Yes, that’s why I thought of adding a ‘label’ property into the Vertex class, so I can look it up inside of a list later. That being said, I’d have to implement something like binary search (alphabetic) to speed up the process, which I don’t really feel like doing. Although, if it comes to it it might be my last resort.

Hm, sorry about that, without seeing the project I don’t have anything else I can think of immediately :frowning:

That said, if the “c” / “a” label is important then you can always use the fact that characters are just special numbers – e.g. index into the array with "a".charCodeAt(0) - 97 (or console.log("A".charCodeAt(0) - 65)) if capital) and convert from index to label with String.fromCharCode(i + 97) (or, again String.fromCharCode(i + 65) for capital letter

That’s true, I’ll see how it performes. Although this makes it easier to organise (for me) - and hardware performance isn’t at the top of my priorites. (It would be good to make it work first :sweat_smile:)
If I may ask, what kind of projection do you use in your 3d rendering algorithms? I found an easy to implement weak projection alhorithm and I’m currently following it

In case it helps, I posted a very high-level overview in [Announcement] MakeCode Arcade Mini Game Jam #4 - Outer Space Jam - #71 by kwx . The projection is pretty much the usual perspective divide apart from using fixed-point math, see the perspectiveTransform(vert: number[]) method in the triangle.ts file. Before doing that, it uses reentrant polygon clipping to ensure that it doesn’t get divide-by-zero errors or problems with behind-the-user surfaces becoming visible.

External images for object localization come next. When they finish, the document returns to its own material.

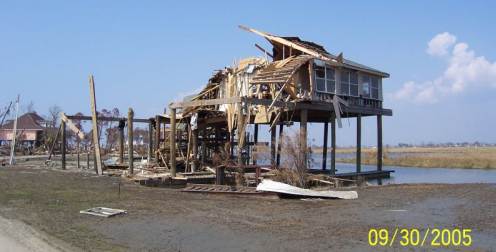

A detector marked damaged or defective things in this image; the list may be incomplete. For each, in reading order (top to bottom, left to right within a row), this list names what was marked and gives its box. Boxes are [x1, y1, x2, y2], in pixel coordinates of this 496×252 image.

broken roof [238, 25, 390, 78]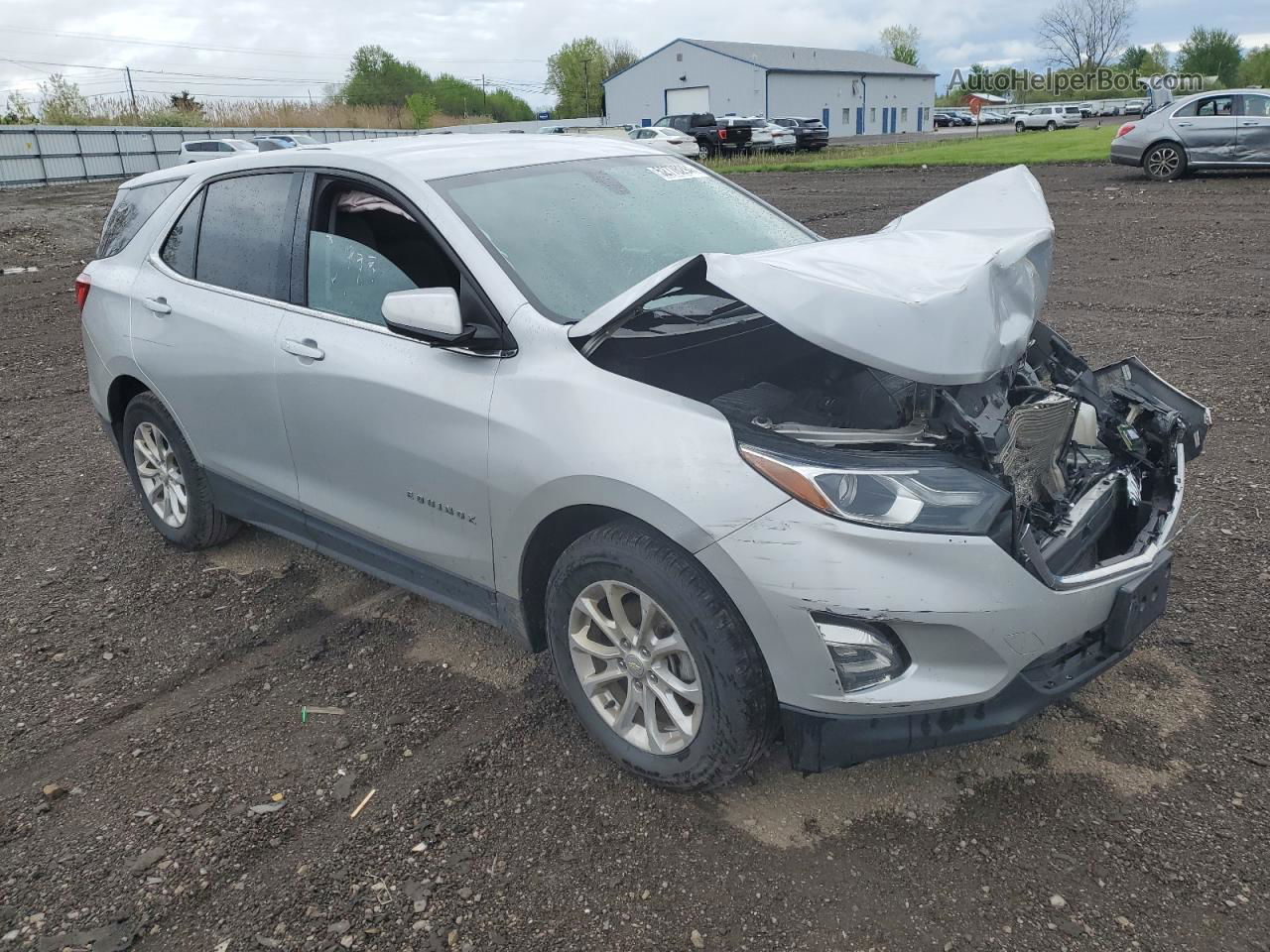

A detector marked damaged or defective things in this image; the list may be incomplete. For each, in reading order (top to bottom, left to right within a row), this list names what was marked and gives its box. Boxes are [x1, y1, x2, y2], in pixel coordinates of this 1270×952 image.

crumpled hood [572, 166, 1056, 386]
damaged chevrolet equinox [79, 135, 1208, 791]
damaged radiator [995, 396, 1077, 510]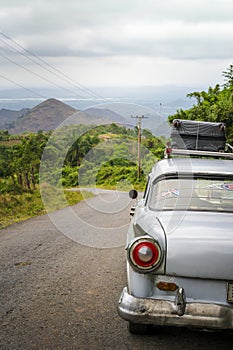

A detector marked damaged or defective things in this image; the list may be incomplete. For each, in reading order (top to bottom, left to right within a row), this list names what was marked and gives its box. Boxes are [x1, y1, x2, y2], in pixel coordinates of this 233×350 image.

rusted bumper edge [117, 288, 233, 328]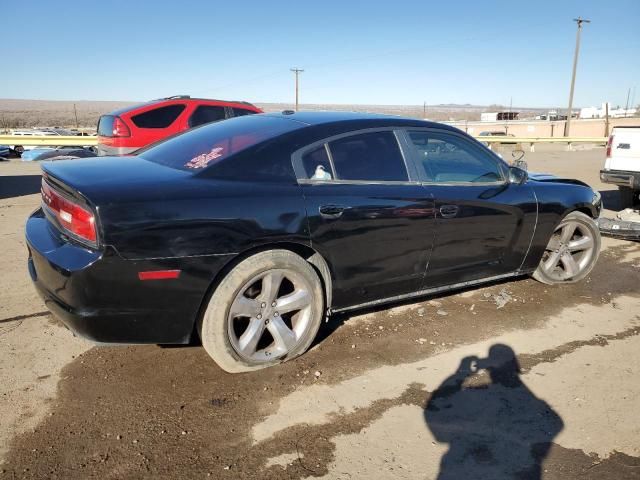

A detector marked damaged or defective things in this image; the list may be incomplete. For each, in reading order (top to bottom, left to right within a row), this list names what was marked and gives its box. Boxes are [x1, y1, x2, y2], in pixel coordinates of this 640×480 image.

cracked asphalt [0, 147, 636, 480]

sigh I thought it wouldn’t have to come to this, but I’m stuck. I came to a middle ground, where I made the object into a vertex list, as such:

let CUBE_VERTICES = [
    new Vertex(LENGTH, 0, LENGTH),      //A
    new Vertex(LENGTH, LENGTH, LENGTH), //B
    new Vertex(LENGTH, LENGTH, 0),      //C
    new Vertex(LENGTH, 0, 0),           //D
    new Vertex(0, 0, LENGTH),           //E
    new Vertex(0, LENGTH, LENGTH),      //F
    new Vertex(0, LENGTH, 0),           //G
    new Vertex(0, 0, 0),                //H

And I made the point variables (‘A’, ‘B’, ‘C’ and so on) into indexes. This adds a lot of flexiblity, and it was the solution I needed. (see below)

const A = 0
const B = 1
const C = 2
const D = 3
const E = 4
const F = 5
const G = 6
const H = 7

However, there was no time to celebrate, since I ran into another brick wall soon after. MY CUBE ISN’T RENDERING :sob: :sob:
Seriously, I don’t even know is it my code or the vertices I set, but it’s not working, and that’s what matters. I didn’t want to be a leech and get help for EVERYTHING regarding this project, but I’m kind of stumped since this type of project is really new to me.